Only through this elaborate pretense are we able to get something on the other side of the scale, against which we might weigh the acts of torture. The value of information doesn't hang in mid-air, after all. Shocking the conscience is just a cost to be overridden by the value of the information. That we never know the "value" of information before we have it, and never know that the subject even has the information we imagine him or her to have doesn't need to slow us down, since the thought experiment short circuits our ignorance.

Call it the cunning of the hypothetical...

UPDATE: Digby:
If you don't know what they know, then you can't know in advance if what they know might save lives, right?

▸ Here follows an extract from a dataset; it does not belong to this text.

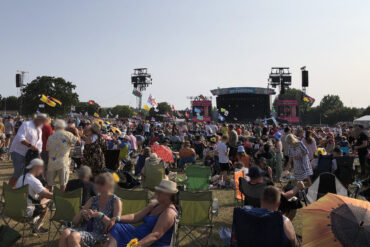 People on chairs and blankets at IW festival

I honestly don't know why everybody's so hung up on waterboarding specifically at this point. If this is their legal understanding, then they can use the rack, they can break arms and legs and they can pull teeth out with a pair of pliers. There is no logical difference between any of that and waterboarding if the only moral and legal guideline is that "it might be used to save lives."
UPDATE II: Greenwald:
Mukasey can go and casually tell them to their faces that the President has the right to violate their laws, that activities which everyone knows is against the law are legal, and that Congress has no power to do anything about it. And nothing is going to happen. And everyone -- the Senators, Bush officials, the country -- knows that nothing is going to happen. There is nothing too extreme that Mukasey could say to those Senators that would prompt any consequences greater than some sighing and sorrowful expressions of disapproval.
UPDATE III: Michael "Faster, please" Ledeen:
...the absolutists are legalistic utopians, because they believe it is possible to draft laws, or regs, or guidelines, that will obviate the need for human decision. That is not possible, any more than the bureaucratic manuals or the military manuals on whatever subject will eliminate human error (although they do sometimes make creative enterprise more difficult). Some smart Frenchman once said that the key to good government was to know when to break the rules.
How does doing away with the rules constitute knowing when to break the rules? The absolutists have a far better understanding of decisions than does Herr Ledeen.
  1. Cost/benefit analysis is not a decision procedure, but an avoidance of decision. It enshrines the hypothetical imagination as the seat of choice, and strives to reduce decision to a calculus (even if that calculus is wholly fictitious).
  2. If breaking the rules is ever necessary, then the breaker ought to be self-possessed enough to admit he or she is breaking the rules, and responsible enough to face the prison sentence that follows with dignity.
  3. The whole point of the argument about torture is about whether there ought to be rules or not, so Ledeen's whole post is just nonsense.